Text section:
++++++++++++++++++++

Re: [libvirt] [PATCH] storage: More uniquely identify NPIV LUNs

On 1/17/19 8:45 AM, Ján Tomko wrote:
> On Tue, Jan 15, 2019 at 12:15:36PM -0500, John Ferlan wrote:
>> On 1/15/19 11:32 AM, Ján Tomko wrote:
>>> On Tue, Dec 18, 2018 at 05:46:53PM -0500, John Ferlan wrote:
>>>> +    virCommandSetOutputBuffer(cmd, &target_port);
>>>> +    if (virCommandRun(cmd, NULL) < 0)
>>>> +        goto cleanup;
>>>> +#endif
>>>> +
>>>> +    if (target_port && STRNEQ(target_port, "") &&
>>>> +        (id = strstr(target_port, "ID_TARGET_PORT="))) {
>>>> +        char *nl = strchr(id, '\n');
>>>> +        if (nl)
>>>> +            *nl = '\0';
>>>> +        id = strrchr(id, '=');
>>>> +        memmove(target_port, id + 1, strlen(id));
>>>> +    } else {
>>>> +        virReportError(VIR_ERR_CONFIG_UNSUPPORTED,
>>>> +                       _("unable to uniquely identify target port for
>>>> '%s'"),
>>>> +                       dev);
>>> The other usage of /lib/udev/scsi_id oddly guarded by WITH_UDEV actually
>>> provides a fallback in case we're compiling on a system without udev.

++++++++++++++++++++

Tasks to perform:
- 1) How many lines in the listing below contain the word "hair"? Reply with the number alone.
- 2) Write the next part of the libvirt patch review thread, picking up right after its final line.

[Dataset rows]

++++++++++++++++++++

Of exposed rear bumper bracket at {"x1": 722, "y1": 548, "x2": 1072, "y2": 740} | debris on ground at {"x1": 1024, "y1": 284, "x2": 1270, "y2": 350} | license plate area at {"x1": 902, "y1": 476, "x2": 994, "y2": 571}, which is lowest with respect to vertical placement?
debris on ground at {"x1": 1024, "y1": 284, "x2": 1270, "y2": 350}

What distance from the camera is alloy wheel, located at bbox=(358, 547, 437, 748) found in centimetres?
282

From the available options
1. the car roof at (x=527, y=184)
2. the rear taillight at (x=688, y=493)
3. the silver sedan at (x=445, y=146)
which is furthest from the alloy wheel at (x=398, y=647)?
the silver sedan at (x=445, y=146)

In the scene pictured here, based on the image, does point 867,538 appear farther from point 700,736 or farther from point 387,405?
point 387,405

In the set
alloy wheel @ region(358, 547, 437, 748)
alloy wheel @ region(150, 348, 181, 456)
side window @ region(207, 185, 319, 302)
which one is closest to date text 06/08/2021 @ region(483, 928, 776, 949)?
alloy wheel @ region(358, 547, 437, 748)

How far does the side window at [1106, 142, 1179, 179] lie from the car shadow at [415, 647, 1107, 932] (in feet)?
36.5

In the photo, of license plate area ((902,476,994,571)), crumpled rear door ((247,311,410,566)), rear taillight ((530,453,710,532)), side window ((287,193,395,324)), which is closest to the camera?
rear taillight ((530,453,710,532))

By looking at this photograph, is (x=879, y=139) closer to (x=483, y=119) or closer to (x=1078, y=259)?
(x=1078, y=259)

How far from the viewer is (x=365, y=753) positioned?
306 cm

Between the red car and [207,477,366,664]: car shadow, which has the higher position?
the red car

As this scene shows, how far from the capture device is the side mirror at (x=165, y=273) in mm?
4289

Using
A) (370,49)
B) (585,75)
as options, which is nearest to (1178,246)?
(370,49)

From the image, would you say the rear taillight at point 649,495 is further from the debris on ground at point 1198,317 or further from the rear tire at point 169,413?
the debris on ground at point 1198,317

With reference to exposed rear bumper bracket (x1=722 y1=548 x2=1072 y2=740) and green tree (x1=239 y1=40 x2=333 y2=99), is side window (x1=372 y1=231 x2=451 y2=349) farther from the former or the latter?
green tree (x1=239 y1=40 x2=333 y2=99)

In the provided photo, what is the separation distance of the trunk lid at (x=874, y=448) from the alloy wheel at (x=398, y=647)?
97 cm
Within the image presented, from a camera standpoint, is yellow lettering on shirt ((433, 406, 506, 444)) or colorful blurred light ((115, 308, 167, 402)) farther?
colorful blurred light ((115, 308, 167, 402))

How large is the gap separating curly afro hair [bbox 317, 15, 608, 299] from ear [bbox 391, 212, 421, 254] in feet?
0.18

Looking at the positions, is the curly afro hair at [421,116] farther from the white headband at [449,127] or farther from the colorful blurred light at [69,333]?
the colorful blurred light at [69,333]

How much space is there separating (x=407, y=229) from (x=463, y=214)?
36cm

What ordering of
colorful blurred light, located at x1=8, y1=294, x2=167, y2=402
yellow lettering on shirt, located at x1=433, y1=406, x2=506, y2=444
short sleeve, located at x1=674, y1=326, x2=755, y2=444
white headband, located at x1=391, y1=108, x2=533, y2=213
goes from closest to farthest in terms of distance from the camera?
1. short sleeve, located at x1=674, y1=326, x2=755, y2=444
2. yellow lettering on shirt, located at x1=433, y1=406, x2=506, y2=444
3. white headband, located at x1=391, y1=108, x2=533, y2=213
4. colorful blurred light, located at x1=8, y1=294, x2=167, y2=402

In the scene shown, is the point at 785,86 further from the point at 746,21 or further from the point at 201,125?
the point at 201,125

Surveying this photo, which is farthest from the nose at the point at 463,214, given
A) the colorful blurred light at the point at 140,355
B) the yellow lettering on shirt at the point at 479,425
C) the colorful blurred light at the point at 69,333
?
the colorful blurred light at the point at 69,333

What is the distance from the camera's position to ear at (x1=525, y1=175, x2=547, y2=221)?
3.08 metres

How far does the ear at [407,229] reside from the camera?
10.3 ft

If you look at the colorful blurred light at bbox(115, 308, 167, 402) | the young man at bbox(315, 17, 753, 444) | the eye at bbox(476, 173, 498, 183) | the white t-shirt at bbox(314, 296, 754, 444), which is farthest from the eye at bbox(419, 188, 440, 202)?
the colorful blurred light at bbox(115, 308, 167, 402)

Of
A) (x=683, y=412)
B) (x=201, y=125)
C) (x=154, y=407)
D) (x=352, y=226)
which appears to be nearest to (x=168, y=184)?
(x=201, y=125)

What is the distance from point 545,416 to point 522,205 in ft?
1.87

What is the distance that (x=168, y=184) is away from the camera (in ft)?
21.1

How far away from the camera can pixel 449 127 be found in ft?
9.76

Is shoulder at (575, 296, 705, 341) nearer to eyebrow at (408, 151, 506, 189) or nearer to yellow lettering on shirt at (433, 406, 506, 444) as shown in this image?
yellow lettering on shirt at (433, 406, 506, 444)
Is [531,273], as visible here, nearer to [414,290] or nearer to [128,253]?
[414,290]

++++++++++++++++++++

Expected responses:
- 1) 2

- 2)
>> I honestly cannot imagine this working without udev. Whether having NPIV
>> volumes exposed "could" happen with node_device_hal is, well, highly
>> doubtful.  Maybe someone would be brave enough to remove the hal code.
> There is difference between a system with working udev (I assume that
> would be equivalent to having /lib/udev/scsi_id) and a system with
> WITH_UDEV, i.e. having devel headers for libudev.

I was merely pointing out, the relationship between existing code and
what I generated.

> A compile guard here is not necessary, since the virCommand APIs are
> compiled unconditionally and I think the specific error message we get
> (scsi_id command not found) is better than the vague error message.
> Also, it's less code.

It's not that important that /scsi_id doesn't exist - that's not the
problem. The "STRNEQ(key, vol->target.path)" took care of that check
detail when adapter.type == VIR_STORAGE_ADAPTER_TYPE_FC_HOST in the patch.

> If you need to use #ifdef, conditionally compiling different functions
> makes the control flow easier to follow.

I will change to a different model.

>> Updating the existing virStorageBackendSCSISerial to parse output with
>> the --export option is possible, but affects more than just NPIV, so
>> this patch attempts to limit the scope.
>>> Erroring out anyway makes the whole #ifdef even more pointless.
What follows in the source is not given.